New York City and its metropolitan area will be the focus of the course, allowing us to examine significant urban developments in our own backyard. The current crisis precipitated by the terrorist attacks on the World Trade Center towers occasions an "extraordinary" perspective on contemporary urban life.
This course has been developed with National Science Foundation funding support. In accordance with grant objectives, teaching methods will incorporate Internet resources available through the Social Sciences Department's computer lab. Students will also conduct Internet research during class lab time (e.g., identifying relevant web sites and information).
Nevertheless, teaching methods will be eclectic. The Internet will be used to complement lectures, open discussion, oral presentations, and small group work. If logistical issues can be worked our, instruction will be relocated to urban "sites" (e.g., public spaces like sidewalks or bus stops). There is some excellent video available, especially episodes 6 and 7 of the PBS documentary, New York.

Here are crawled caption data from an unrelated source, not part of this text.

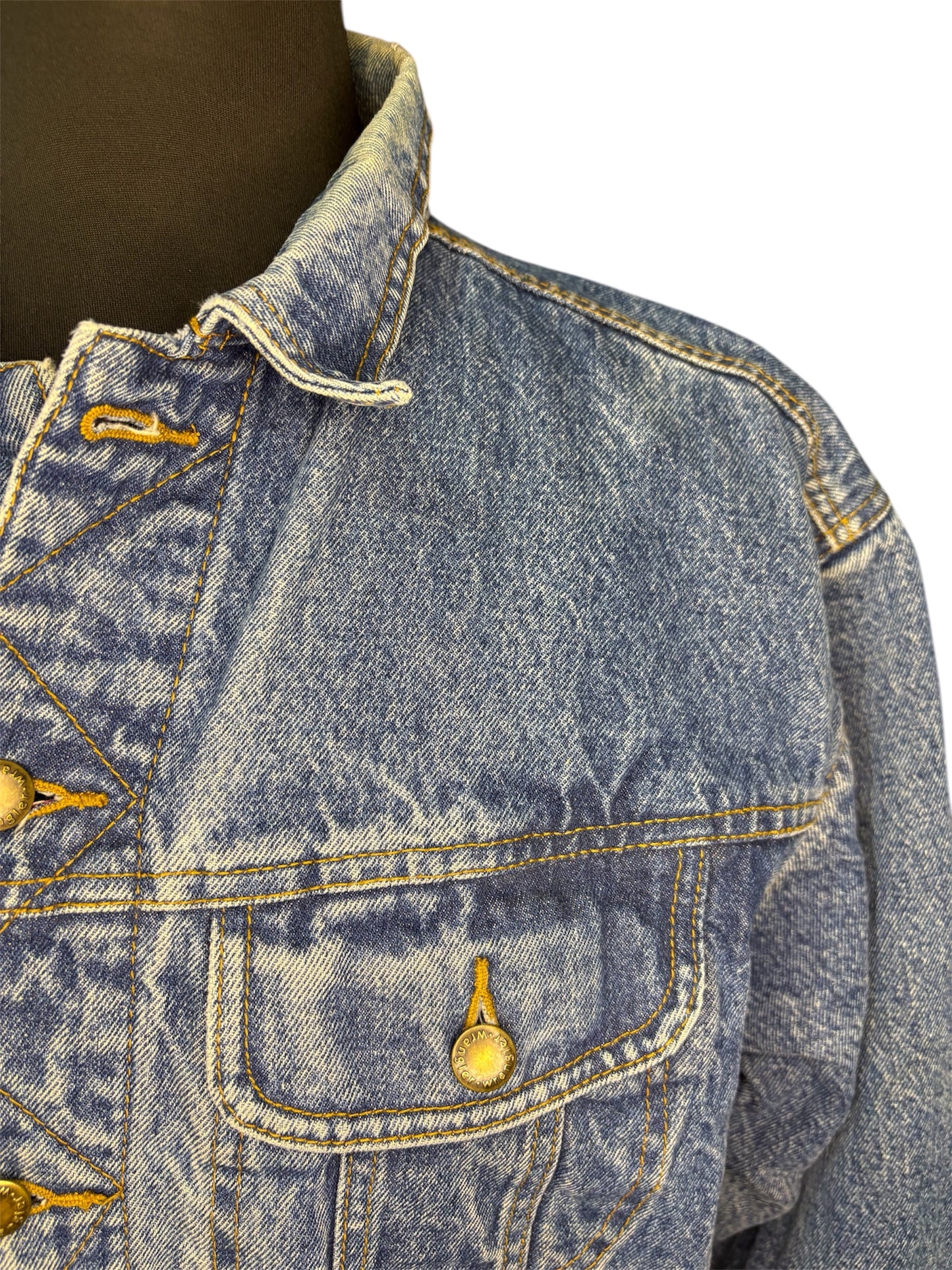 Giubbino di Jeans Wrangler 90’s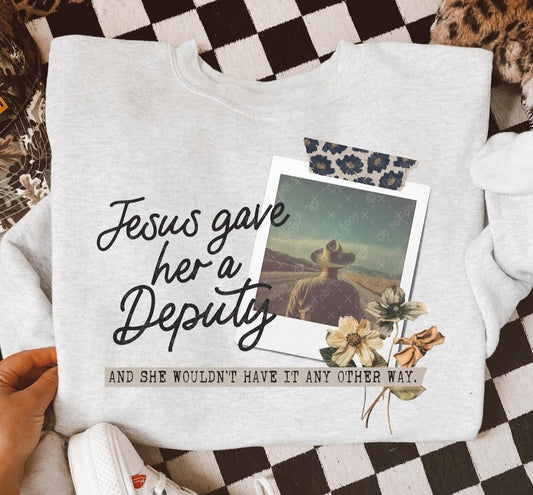 Jesus Gave Her a Deputy Preorder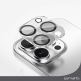 4smarts StyleGlass Camera Lens Protector - 2 броя предпазни плочки за камерата на iPhone 15 Pro, iPhone 15 Pro Max (тъмносив и прозрачен) thumbnail 8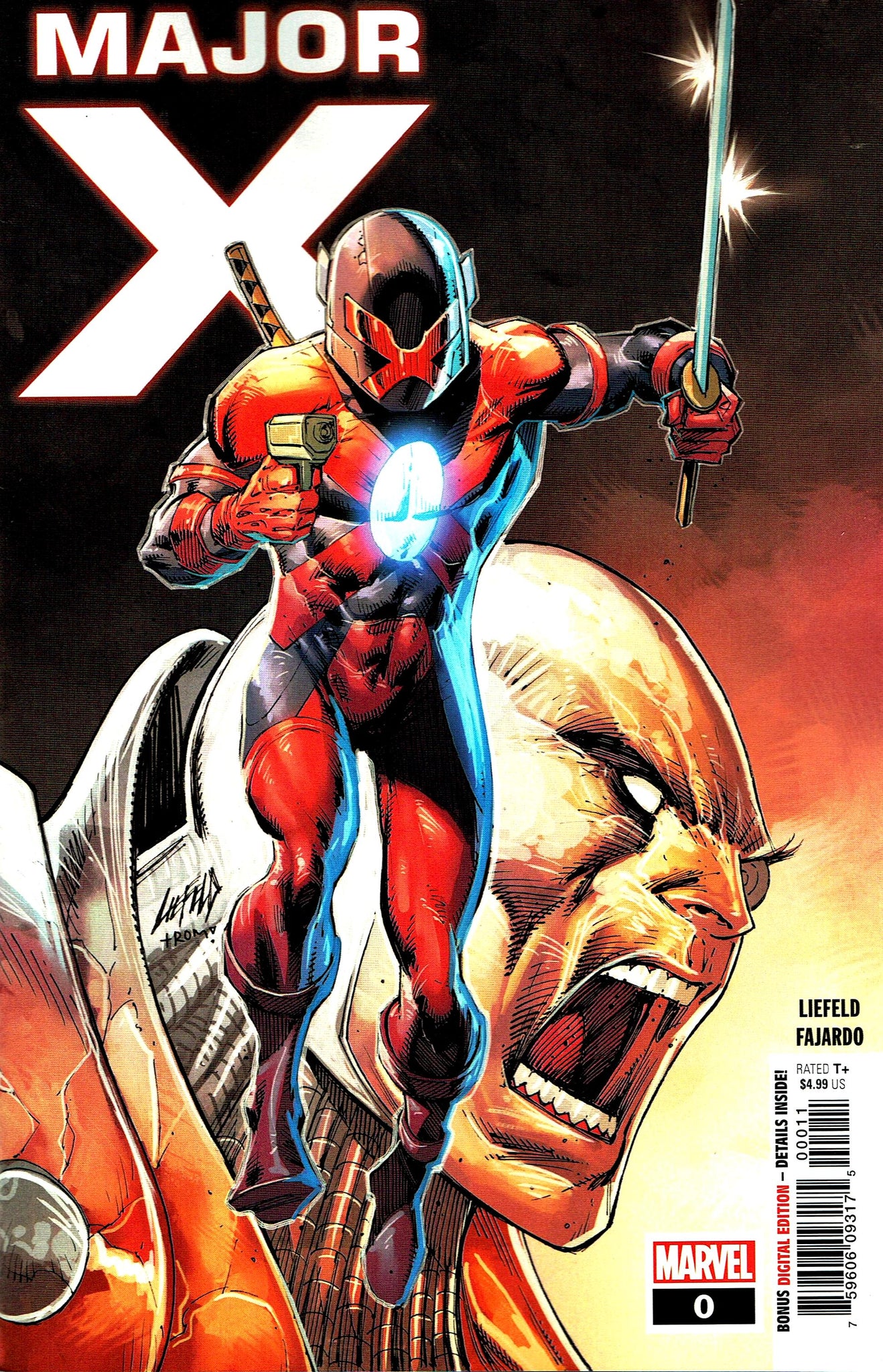 Major X (2019) #0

- How Cities Work, Alex Marshall
- The Italians of Greenwich Village, Donald Tricarico
- The Culture of Cities, Sharon Zukin
Other reading material will be placed on library reserve or distributed by the instructor. The printed article: "Read All About It!" and "Guido: The fashioning of an Italian American Youth" are now available online. Click the link above to read the article in Adobe Acrobat format.
Also available online from "The Italians of Greenwich Village" the chapter entitled: "The South Village in Transistion" in Adobe Acrobat format.
You will need Adobe Acrobat Reader to view the pdf file. Download it free.
Students are required to submit 5 research reports by assigned deadlines. Reports are based on projects that are linked to the course syllabus (topics to be announced). Each report carries a maximum of 15 points (on a scale of 100) toward your final grade. The remaining 25 points are reserved for class participation, including presentations of your research findings, contributions to open class discussion and Internet lab research. Assessment is based on the college grading schedule (see catalogue or Student Handbook).
The University allows students up t 6 class hours of absence for a 3 credit course. Since this class meets twice a week, you are allowed to miss 4 meetings.
Arriving Late/Leaving Early
Students are asked to be on time and on task until the end of the period. This is more than a courtesy to others, it is a prerequisite for productive work in the course. Failure to comply with this request will warrant a conference. Repeated noncompliance will result in a 10 point deduction from your course grade.